Stored data:
**********

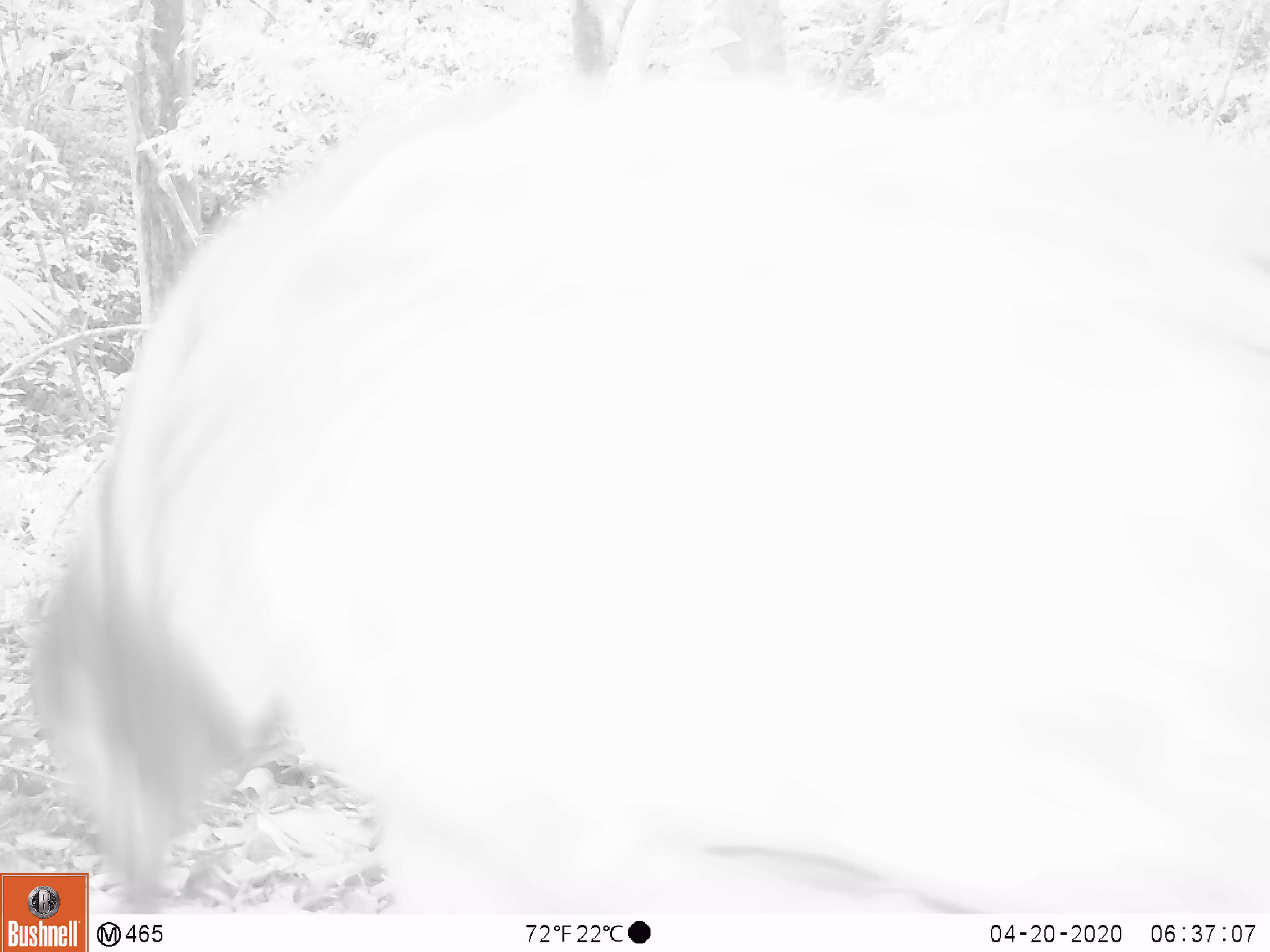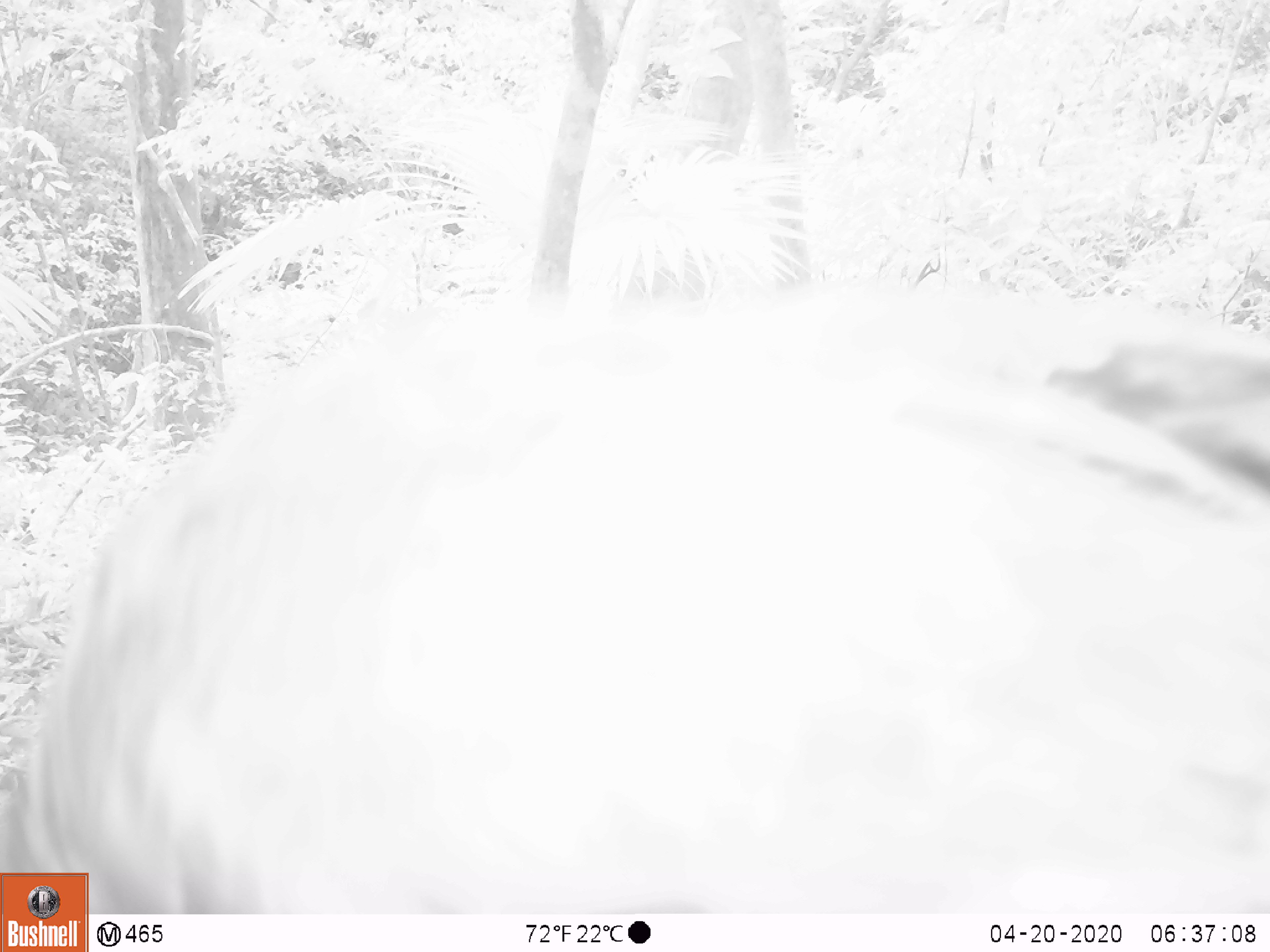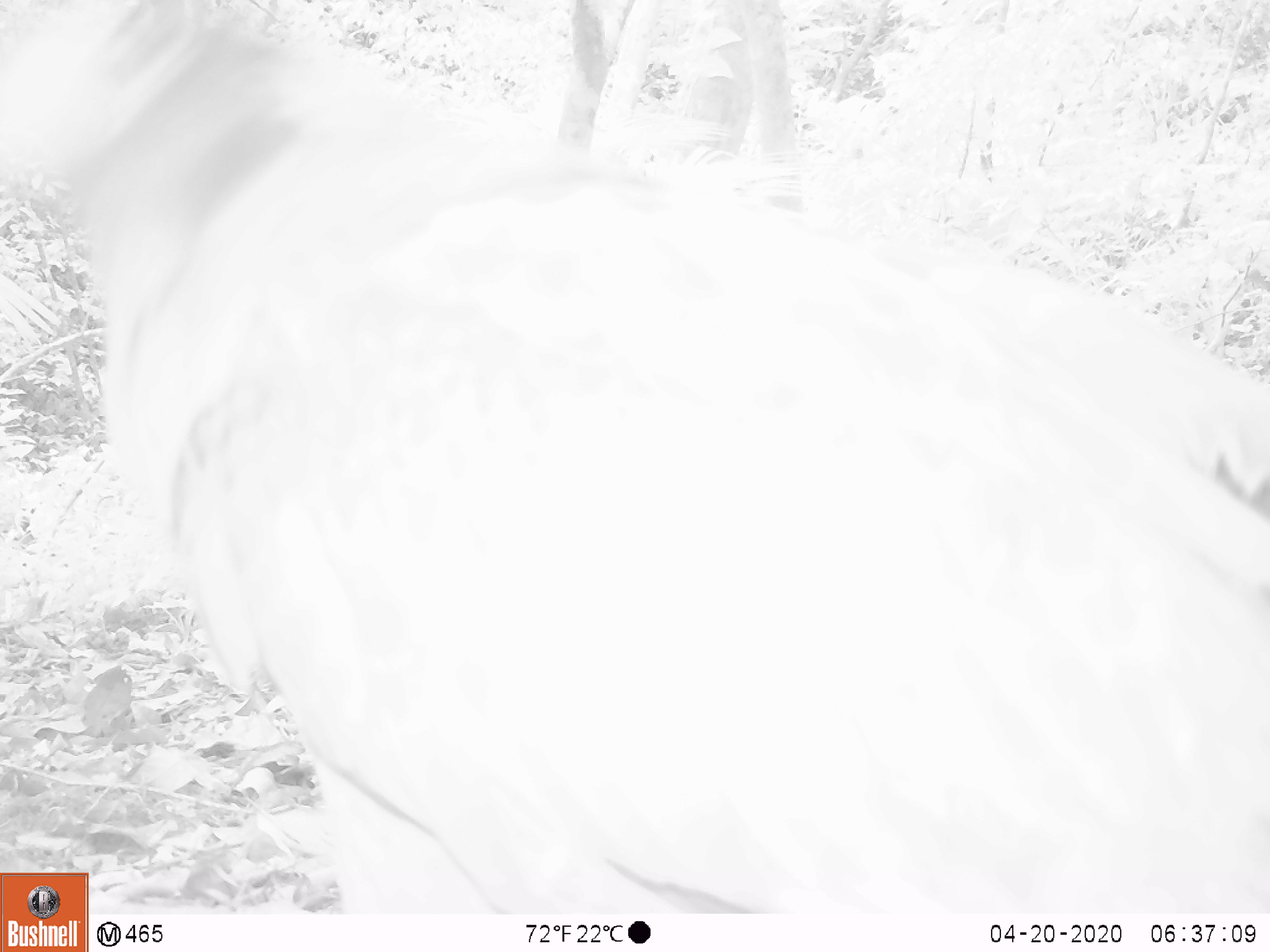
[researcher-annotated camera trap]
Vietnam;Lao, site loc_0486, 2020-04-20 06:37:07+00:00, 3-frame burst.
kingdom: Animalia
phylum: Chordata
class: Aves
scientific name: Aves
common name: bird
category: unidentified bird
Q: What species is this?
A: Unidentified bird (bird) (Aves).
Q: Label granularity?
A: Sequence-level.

**********

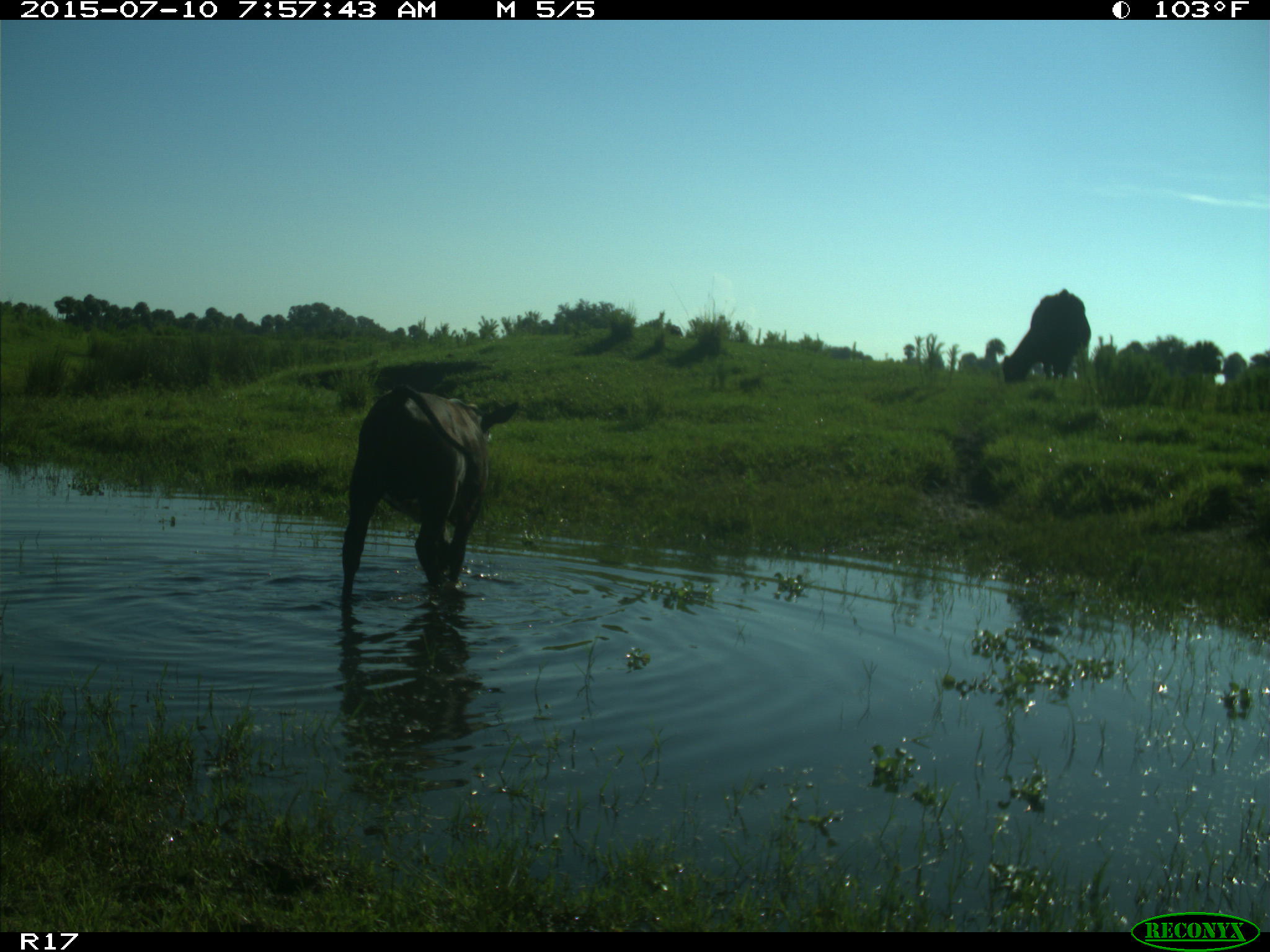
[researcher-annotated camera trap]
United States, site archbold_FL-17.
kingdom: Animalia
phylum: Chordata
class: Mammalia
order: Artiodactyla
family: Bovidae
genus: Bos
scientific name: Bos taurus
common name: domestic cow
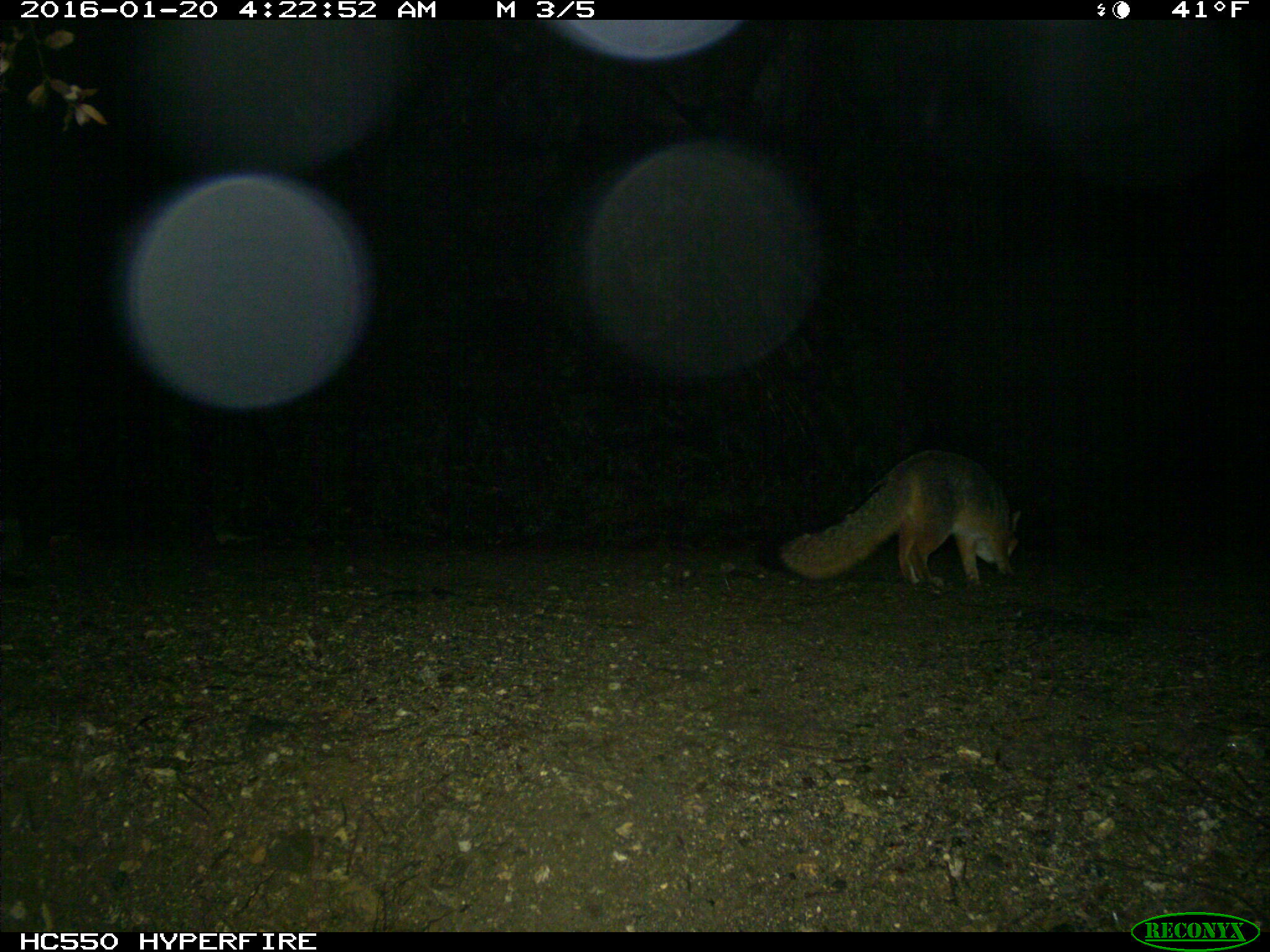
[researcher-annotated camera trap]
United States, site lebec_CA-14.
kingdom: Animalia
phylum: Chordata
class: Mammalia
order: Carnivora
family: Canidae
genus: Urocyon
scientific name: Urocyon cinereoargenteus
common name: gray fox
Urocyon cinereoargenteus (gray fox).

**********

### What you need to do
Find the lines above that contain the word "scientific" and collect them.

### Task result
scientific name: Aves
scientific name: Bos taurus
scientific name: Urocyon cinereoargenteus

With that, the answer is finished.